瞿秋白直接将研习社会科学与民族解放的任务联系在一起。他指出,研习社会科学是自晚清以来就开始的学习西方军事科技以自强的自然延伸。他认为,当中国人掌握了西方知识时,知识分子的注意力就集中到政治和社会价值上——在西方本土环境中,正是这些价值支持了科技增长。发现科技与价值之间的普遍关系,导致了中国人思想上的一场革命,并表现为五四时期的新文化运动。但是,现在已经达到了一个新的阶段。在这一阶段,中国的主要压迫者,亦即世界资本主义体系,对那些没有社会科学知识的人而言,已经成为一种复杂到无法理解的现象,更不要说去抵抗了。因此瞿秋白把社会科学看做一种描述和揭露当前社会现实的工具。他设计的社会科学课程强调两个方面。一方面,学生们要学习一般西方社会科学理论和社会运动史。在这类学习中,特别强调最高层的西方科学社会主义,它承诺可以准确地预测历史进化的未来进程。另一方面,学生必须调查当前社会问题,并学习中国社会史。因为西方社会科学的理论训练有助于揭示中国过去和现在的社会、经济和政治结构以及中国与外部世界的关系,从而产生对形成革命行动纲领来说至关重要的洞察力。

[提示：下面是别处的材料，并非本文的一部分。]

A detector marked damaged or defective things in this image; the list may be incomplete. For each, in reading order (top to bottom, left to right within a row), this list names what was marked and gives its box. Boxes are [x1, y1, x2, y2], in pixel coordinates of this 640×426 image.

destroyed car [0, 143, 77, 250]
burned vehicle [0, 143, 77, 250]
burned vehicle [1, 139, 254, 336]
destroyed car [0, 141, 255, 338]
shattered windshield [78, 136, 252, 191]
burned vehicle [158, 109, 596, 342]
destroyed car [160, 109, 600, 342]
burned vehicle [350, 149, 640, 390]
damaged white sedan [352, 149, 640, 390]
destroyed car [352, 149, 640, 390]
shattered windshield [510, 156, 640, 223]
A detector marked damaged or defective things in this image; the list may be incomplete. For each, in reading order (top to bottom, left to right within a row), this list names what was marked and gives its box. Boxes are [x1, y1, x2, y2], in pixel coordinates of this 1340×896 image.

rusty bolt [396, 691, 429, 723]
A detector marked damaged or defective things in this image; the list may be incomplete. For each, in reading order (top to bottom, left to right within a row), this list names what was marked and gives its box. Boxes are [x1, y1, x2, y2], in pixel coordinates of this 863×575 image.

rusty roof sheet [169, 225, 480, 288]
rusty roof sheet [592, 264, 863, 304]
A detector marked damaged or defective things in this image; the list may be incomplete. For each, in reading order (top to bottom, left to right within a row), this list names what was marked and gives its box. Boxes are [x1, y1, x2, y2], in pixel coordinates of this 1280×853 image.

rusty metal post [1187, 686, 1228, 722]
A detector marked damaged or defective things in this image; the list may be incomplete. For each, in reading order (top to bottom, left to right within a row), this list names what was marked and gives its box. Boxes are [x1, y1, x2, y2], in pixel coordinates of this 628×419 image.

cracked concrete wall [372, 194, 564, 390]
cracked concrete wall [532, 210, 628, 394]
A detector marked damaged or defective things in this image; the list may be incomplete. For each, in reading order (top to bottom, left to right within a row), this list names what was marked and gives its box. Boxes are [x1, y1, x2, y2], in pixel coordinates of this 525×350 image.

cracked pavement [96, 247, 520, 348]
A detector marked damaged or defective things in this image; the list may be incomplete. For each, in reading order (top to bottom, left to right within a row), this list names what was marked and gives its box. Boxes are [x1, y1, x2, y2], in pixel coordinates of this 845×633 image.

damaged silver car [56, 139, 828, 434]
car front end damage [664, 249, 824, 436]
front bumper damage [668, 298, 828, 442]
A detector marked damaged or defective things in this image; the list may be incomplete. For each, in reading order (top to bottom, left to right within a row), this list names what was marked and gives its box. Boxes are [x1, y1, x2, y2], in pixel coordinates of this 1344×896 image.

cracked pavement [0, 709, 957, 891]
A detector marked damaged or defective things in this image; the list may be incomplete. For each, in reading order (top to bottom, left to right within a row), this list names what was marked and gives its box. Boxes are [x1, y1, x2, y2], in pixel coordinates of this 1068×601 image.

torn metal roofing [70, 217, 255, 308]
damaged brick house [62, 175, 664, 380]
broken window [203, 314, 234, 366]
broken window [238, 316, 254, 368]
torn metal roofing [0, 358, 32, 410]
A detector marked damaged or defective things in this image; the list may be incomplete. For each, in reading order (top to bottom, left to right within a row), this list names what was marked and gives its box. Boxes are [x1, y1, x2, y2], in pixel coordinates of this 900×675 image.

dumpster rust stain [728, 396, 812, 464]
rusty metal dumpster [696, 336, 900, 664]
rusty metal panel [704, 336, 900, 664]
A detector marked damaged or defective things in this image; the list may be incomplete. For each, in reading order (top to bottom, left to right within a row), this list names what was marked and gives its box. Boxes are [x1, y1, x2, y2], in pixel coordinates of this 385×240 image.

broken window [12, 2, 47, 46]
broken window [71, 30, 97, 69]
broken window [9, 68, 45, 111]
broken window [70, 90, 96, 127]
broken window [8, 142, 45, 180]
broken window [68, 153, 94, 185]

瞿秋白对普适性社会科学原理的热情伴随着他对语言和文化问题的热切兴趣。他的某些主张肯定会招致他那个时代一些著名国学家的愤怒。瞿指出,西方资本主义的腐蚀性影响已使中国的语言文字受到了破坏,外来用语和母题已经扭曲了中国文学和艺术的表达方式。与国学家一样,他强调研究中国语言的所有方面:字形、语法、训诂、音韵、句法等等。然而,与国学家不同的是,瞿无意继承晚清的考据和学术传统。国学研究的领头人,如陈寅恪和王力,要求对作为一个独特系统的中国语言和文化整体抱有深厚敬意——这个系统只有用它自己的术语才能理解,而瞿秋白却提出要根据最新的西方语言学理论来解析中国语言的结构。[60]既然语言是文化价值的体现,那么语言学研究就是打下基础,在此基础上对作为世界文化一员的中国文化进行全面批评,用一种普遍适用的科学语言来描述和分析它。
瞿秋白鼓励他的学生探索新的艺术和文学表达方式,借鉴西方文学批评理论,努力以批判态度重估传统士大夫的文化遗产。他所制定的课程一方面强调重视中国传统的诗歌、散文、戏剧和小说,另一方面也同样重视西方语言学、美学和文学的理论。[61]总的来看,瞿秋白对中国古代文学的态度与五四知识分子的反传统倾向相当吻合。他相信,高雅文化的真正价值只有将其置于历史发展的普遍模式中考虑、通过批判性的评估才能明了。但是这种对过去的批判性重估仅仅只是第一步。瞿秋白真正的兴趣在于,在近代资本主义之力将文化从其根源上切断之时,如何在近代中国形成新的艺术和文学形式,使失语者发出声音(give voice to the voiceless),为盲目而混乱的经验赋予意义。[62]